BRIEF A: In the earnings report, what was the figure for funds from operations per diluted share for the full year 2010?
BRIEF B: Return the earnings report's wording from "For the full year 2010, FFO" to "this press release.", copied word for word.

TEXT BLOCK:
-- Opening Marker --
Net income available to common shareholders for the fourth quarter of 2010 was $22.2 million or $0.05 per diluted share compared to $40.4 million or $0.11 per diluted share for the fourth quarter of 2009. The change in year-over-year net income available to common shareholders is primarily related to decreases resulting from:

  • $23.3 million increase in non-cash impairments, net of tax;
  • $9.1 million reduction in gains on sale of operating properties not included in FFO;
  • $8.5 million increase in real estate related depreciation including $4.0 million related to the joint ventures; and
  • $3.0 million increase in preferred stock dividends resulting from the $175 million cumulative redeemable preferred stock offering in August 2010;

Offset by:

  • $10.8 million increase in non-recurring income;
  • $9.7 million increase in NOI relating to an improvement in property operations and the transfer of properties to the wholly-owned portfolio since the comparable period of 2009; and

  • $5.2 million of other miscellaneous increases to net income mainly attributable to equity in income of joint ventures.

For the full year 2010, net income available to common shareholders was $91.5 million or $0.22 per diluted share compared to a net loss available to common shareholders of $51.2 million or $0.15 per diluted share for the full year 2009. In addition, comparable earnings per diluted share were lower by $0.04 for the year ended December 31, 2010 as a result of the company’s common share offerings of 134 million shares in 2009.

Funds from operations (FFO), a widely accepted supplemental measure of REIT performance, were $118.4 million, or $0.29 per diluted share, for the fourth quarter of 2010 compared to $119.5 million, or $0.31 per diluted share, in the same period a year ago. Recurring FFO, which excludes the effects of non-cash impairments and non-recurring income, were $119.7 million, or $0.29 per diluted share, in the fourth quarter 2010 compared to $108.3 million, or $0.28 per diluted share, in the same quarter of the prior year. In addition, comparable FFO per diluted share were lower by $0.01 for the three months ended December 31, 2010 as a result of the company’s common share offerings of 134 million shares in 2009.

For the full year 2010, FFO were $460.5 million, or $1.13 per diluted share, compared to $287.1 million, or $0.82 per diluted share, in 2009. Recurring FFO for 2010 were $1.14 per diluted share compared to $1.26 for the full year 2009. Comparable FFO per diluted share were lower by $0.18 for the year ended December 31, 2010 as a result of the company’s common share offerings of 134 million shares in 2009. A reconciliation of net income to FFO is provided in the tables accompanying this press release.

Non-Recurring Income and Non-Cash Impairments

Recurring FFO excludes non-recurring income of $22.7 million and non-cash impairments of $24.1 million, both net of tax, respectively in the fourth quarter of 2010. Non-recurring income in the fourth quarter was mainly attributable to the sale of several urban assets, preferred equity investments and marketable securities as well as a distribution from the Albertsons joint venture. The non-cash impairments in the fourth quarter were primarily transaction-oriented resulting from dispositions or the impending sale of the underlying investments anticipated in 2011. These non-cash impairments include approximately $9 million related to a property under development in Florida and three operating properties held for sale or sold. The additional $15 million relates primarily to structured and other non-retail investments which were sold or are under contract for sale.
-- Closing Marker --
DATASET EXTRACT:
-- Opening Marker --
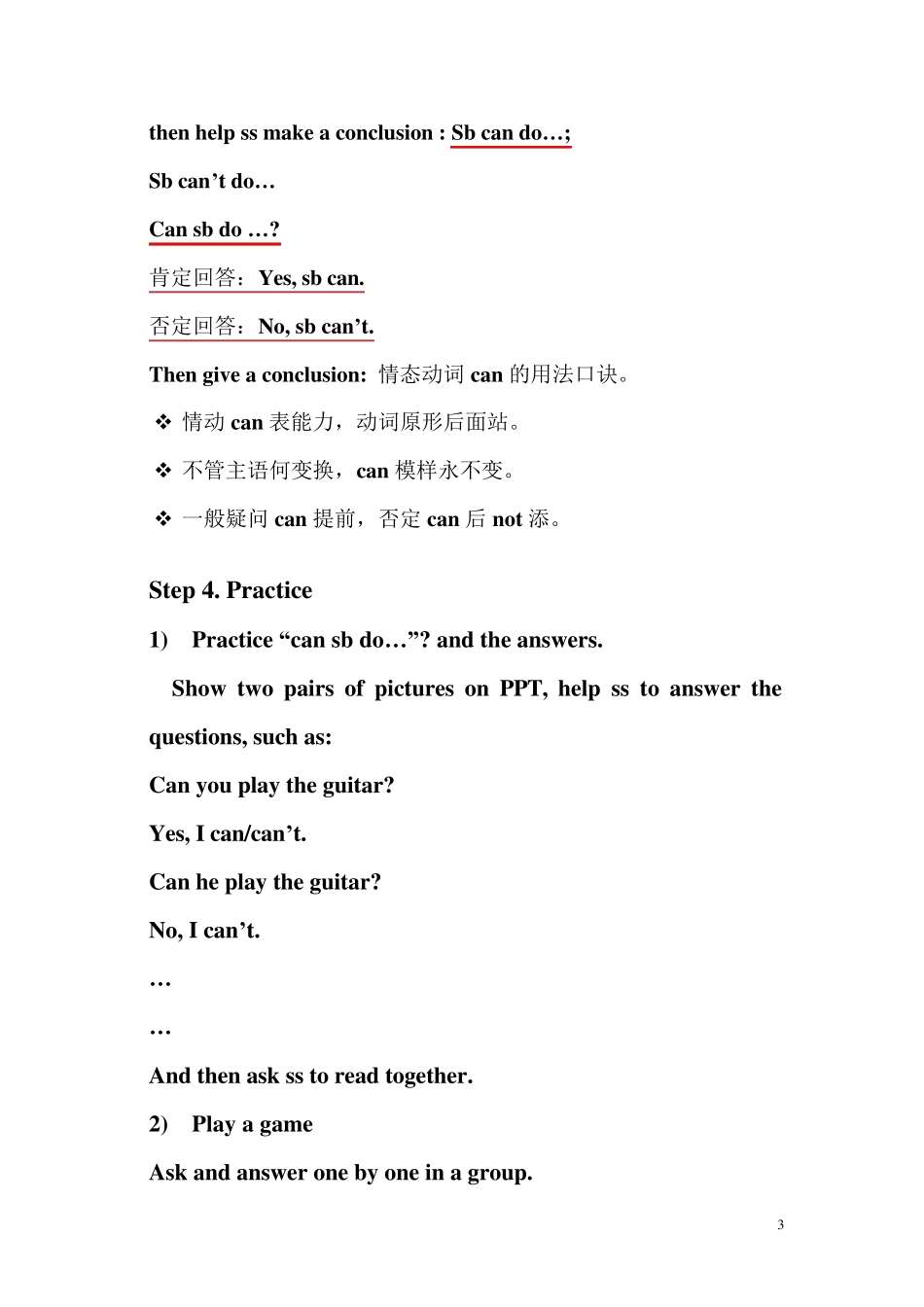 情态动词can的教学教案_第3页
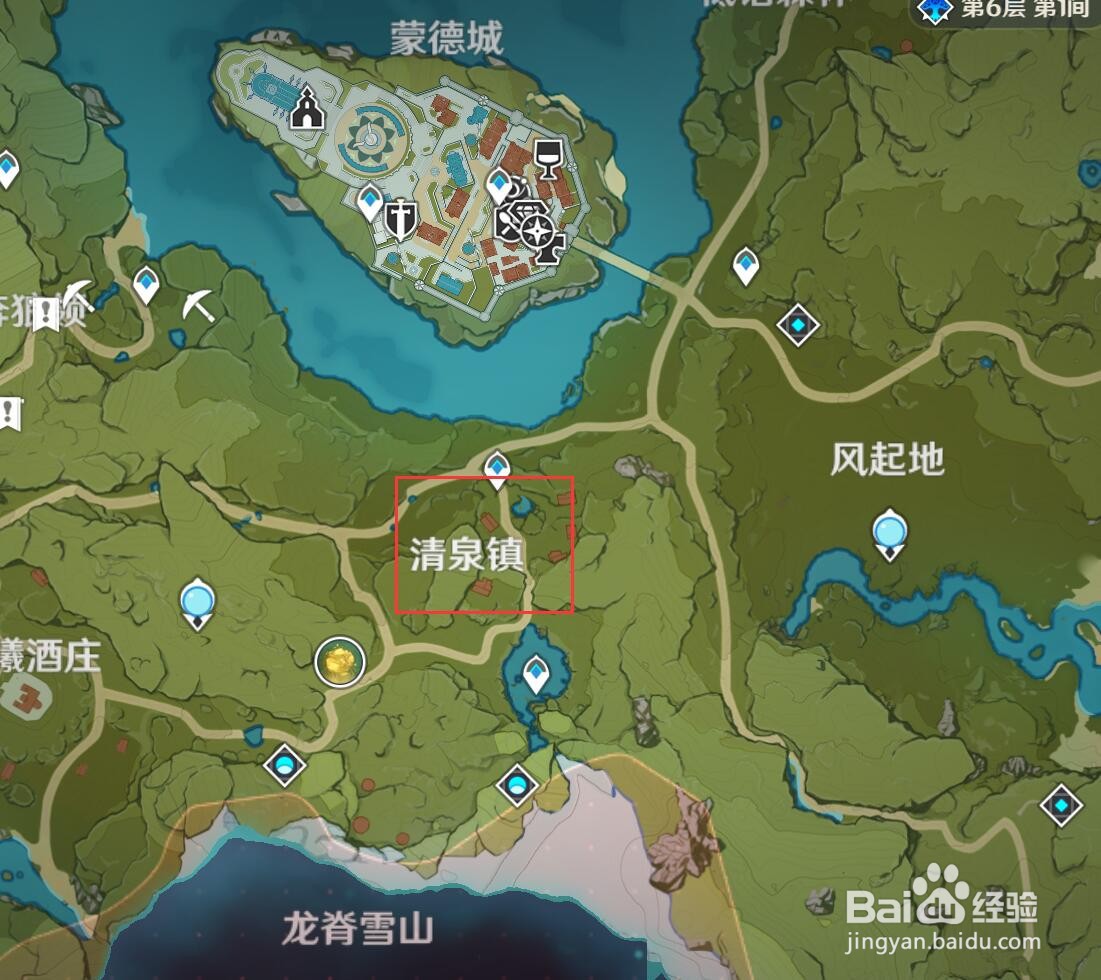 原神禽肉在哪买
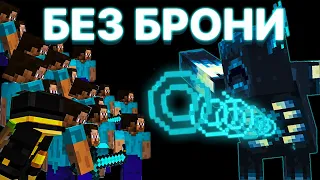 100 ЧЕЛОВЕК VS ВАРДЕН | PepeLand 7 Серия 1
-- Closing Marker --
TASK OUTPUT A: $1.13 per diluted share, for a total of $460.5 million.

TASK OUTPUT B:
For the full year 2010, FFO were $460.5 million, or $1.13 per diluted share, compared to $287.1 million, or $0.82 per diluted share, in 2009. Recurring FFO for 2010 were $1.14 per diluted share compared to $1.26 for the full year 2009. Comparable FFO per diluted share were lower by $0.18 for the year ended December 31, 2010 as a result of the company’s common share offerings of 134 million shares in 2009. A reconciliation of net income to FFO is provided in the tables accompanying this press release.